> _REQUEST A_: Please write out the part of the USB Transmit thread that begins at the words "For a USB transfer" and stops after "in stack RAM..".
> _REQUEST B_: In the USB Transmit thread, how much stack RAM does rogloh say the CRC-16 lookup table will need?

> _PAGE_:

-- start --

USB Transmit

jmg · 2016-03-21 03:55

rogloh wrote: »

For a USB transfer COG in general I suspect we will want to have FIFOs per endpoint stored in hub RAM and used by client COGs, which are then read/written by the USB COG on demand by the host (after getting a SETUP/IN/OUT token). As the USB data is streamed to/from hub, PASM code could compute the CRC for you during these USB transfers just using the look up table in stack RAM..

I thought there was enough LUT / Stack RAM to allow both Byte Tables and FIFO Buffers too, all COG local ?

rogloh · 2016-03-21 12:19

Yes there is enough space for that if you want to use it for that purpose. I believe the new P2 now has 512x32 bits of stack RAM space and the CRC-16 LUT will only need 256x16 bits of that. If the CRC-5 is also done in a lookup table, you could even re-use the otherwise unused upper byte(s) of the first 256 32 bit entries for that purpose. So after both CRCs there still should be another 256x32 bits available in the Stack RAM which could be allocated to hold some number of endpoint FIFOs.

However I would suspect that the applications making use of USB themselves are going to be running in other COGs and to transfer data back and forth between the USB COG(s) and the client, they could just read/write into FIFOs in hub RAM for each endpoint. Another small data structure per endpoint FIFO could exist (also in hub RAM) to hold current head/tail pointers per endpoint. The CRC COG would poll these FIFOs upon demand by the host (with IN/OUT/SETUP tokens) and it either responds by sending this requested data on the bus or stream it in from the bus into hub RAM and update the FIFO pointers accordingly after a successful transfer. The client COG can poll for new data by monitoring these pointers or perhaps be notified via some other mechanism.

For a simple dedicated function like supporting a USB mouse with known fixed endpoint buffer size etc, I suppose you could combine the entire USB and mouse functionality into a single COG, keeping its FIFO local to the USB COG and devise other means to be able to pull or push the mouse state from other COGs, but I was thinking it might be nice to ultimately have a general purpose P2 USB COG in the OBEX that is basically application independent that you could spawn with some given endpoint config(s) and any appropriate USB descriptors and is generic enough to just work at the level of transferring raw byte data in and out of endpoint FIFOs in hub RAM. Then you could easily integrate this into the client COG applications that would work by reading/writing to these FIFOs.... there will be many ways you could do it I guess.

-- end --

> _LISTING_:
-- start --

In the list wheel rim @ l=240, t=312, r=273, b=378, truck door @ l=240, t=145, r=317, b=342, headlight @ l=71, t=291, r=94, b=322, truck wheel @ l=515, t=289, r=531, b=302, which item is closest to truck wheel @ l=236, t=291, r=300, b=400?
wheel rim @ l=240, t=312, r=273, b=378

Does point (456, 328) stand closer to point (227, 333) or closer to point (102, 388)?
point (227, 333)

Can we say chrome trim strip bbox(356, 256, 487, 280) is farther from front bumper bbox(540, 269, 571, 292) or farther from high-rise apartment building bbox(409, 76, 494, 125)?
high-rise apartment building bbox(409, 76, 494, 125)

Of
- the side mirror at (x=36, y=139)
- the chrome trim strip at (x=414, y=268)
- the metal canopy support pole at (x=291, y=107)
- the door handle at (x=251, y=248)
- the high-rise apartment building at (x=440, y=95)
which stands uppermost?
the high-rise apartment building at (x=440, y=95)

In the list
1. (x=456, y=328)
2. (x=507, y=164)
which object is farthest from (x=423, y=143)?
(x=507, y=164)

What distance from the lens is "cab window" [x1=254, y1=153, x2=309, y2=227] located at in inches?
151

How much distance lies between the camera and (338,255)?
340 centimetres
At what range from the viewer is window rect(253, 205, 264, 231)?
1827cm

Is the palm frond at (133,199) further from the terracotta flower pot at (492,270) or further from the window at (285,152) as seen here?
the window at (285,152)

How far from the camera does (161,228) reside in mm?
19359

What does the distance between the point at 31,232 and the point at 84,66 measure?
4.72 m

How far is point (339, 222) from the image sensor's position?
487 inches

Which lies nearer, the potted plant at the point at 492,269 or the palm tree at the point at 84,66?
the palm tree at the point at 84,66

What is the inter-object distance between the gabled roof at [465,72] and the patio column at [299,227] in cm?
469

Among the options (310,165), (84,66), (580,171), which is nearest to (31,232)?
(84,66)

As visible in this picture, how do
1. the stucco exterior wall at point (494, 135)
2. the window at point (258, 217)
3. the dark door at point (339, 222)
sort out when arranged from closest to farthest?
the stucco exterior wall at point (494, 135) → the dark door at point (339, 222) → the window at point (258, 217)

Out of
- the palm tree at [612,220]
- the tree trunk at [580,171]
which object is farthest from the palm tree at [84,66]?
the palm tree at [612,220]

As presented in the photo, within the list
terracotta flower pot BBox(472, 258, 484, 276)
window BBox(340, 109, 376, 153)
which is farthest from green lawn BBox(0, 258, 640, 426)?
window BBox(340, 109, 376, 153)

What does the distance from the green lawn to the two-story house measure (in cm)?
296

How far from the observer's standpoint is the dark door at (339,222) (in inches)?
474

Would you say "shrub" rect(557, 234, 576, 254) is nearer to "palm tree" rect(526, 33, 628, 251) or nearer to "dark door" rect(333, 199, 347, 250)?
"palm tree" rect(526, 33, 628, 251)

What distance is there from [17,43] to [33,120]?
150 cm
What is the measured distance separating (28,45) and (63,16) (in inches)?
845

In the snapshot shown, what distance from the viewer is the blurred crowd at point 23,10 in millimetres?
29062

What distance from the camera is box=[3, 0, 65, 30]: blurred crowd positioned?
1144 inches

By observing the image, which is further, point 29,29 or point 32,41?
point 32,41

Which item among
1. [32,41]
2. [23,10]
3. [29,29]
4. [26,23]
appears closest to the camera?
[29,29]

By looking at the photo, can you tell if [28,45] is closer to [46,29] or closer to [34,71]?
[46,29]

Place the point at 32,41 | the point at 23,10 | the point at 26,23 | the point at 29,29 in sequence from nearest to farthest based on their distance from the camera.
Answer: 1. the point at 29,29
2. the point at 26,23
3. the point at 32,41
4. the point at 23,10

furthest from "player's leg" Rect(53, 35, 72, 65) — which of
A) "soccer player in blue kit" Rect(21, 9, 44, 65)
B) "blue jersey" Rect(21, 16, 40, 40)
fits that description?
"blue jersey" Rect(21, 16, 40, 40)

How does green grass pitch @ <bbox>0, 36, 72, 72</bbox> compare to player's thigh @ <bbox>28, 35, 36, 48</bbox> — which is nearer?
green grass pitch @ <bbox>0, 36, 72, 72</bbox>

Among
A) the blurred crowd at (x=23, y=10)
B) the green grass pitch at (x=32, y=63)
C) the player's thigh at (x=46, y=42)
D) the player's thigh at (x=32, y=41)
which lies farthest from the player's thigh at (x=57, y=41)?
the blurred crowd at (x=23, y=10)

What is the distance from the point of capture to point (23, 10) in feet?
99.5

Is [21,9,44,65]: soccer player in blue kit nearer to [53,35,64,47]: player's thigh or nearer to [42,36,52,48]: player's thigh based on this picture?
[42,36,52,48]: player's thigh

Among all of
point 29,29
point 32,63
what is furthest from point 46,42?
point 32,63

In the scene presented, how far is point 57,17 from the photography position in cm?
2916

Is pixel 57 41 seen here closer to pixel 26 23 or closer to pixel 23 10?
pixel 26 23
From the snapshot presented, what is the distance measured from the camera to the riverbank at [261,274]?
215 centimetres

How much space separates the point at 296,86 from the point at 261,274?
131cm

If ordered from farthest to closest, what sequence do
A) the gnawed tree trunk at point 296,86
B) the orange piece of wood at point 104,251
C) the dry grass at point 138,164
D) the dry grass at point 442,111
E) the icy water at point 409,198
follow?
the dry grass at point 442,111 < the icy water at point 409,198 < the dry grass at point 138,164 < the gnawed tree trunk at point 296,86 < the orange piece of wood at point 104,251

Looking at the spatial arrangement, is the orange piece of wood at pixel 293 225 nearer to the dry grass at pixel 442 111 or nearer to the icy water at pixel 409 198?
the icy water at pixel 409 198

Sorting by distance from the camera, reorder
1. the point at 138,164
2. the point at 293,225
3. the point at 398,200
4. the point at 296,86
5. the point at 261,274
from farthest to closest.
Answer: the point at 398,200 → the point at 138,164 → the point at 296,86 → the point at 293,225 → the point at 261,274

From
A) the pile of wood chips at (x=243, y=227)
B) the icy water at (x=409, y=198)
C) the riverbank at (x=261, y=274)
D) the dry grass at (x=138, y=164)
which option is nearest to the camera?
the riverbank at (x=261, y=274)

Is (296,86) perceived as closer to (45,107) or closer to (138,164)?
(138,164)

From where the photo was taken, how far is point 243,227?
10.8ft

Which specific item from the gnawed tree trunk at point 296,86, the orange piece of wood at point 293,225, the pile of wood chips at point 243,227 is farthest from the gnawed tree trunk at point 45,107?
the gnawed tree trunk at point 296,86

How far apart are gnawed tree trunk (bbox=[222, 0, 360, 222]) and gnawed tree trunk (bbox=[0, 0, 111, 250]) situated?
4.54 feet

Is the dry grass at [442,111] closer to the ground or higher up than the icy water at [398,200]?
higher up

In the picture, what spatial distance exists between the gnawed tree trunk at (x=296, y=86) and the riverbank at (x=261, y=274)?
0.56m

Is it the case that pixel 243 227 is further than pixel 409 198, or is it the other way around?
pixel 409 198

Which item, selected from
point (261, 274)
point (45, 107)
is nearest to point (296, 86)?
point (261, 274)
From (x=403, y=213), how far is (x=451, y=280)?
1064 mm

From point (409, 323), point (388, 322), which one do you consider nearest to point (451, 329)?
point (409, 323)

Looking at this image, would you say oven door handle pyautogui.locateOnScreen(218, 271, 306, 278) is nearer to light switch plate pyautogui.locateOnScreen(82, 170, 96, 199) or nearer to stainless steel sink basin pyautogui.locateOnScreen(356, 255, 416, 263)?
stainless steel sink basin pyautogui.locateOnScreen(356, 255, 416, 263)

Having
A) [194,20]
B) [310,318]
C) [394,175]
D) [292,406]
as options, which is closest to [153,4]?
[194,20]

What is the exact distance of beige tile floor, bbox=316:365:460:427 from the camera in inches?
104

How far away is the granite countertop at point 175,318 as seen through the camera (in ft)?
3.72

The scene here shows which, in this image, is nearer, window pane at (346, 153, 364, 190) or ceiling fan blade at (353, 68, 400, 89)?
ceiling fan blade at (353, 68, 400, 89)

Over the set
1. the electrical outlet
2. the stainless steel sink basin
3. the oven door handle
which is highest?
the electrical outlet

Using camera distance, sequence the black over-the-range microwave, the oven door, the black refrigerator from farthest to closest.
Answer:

-- end --

> _WRITTEN ANSWER A_:
For a USB transfer COG in general I suspect we will want to have FIFOs per endpoint stored in hub RAM and used by client COGs, which are then read/written by the USB COG on demand by the host (after getting a SETUP/IN/OUT token). As the USB data is streamed to/from hub, PASM code could compute the CRC for you during these USB transfers just using the look up table in stack RAM..

> _WRITTEN ANSWER B_: 256x16 bits.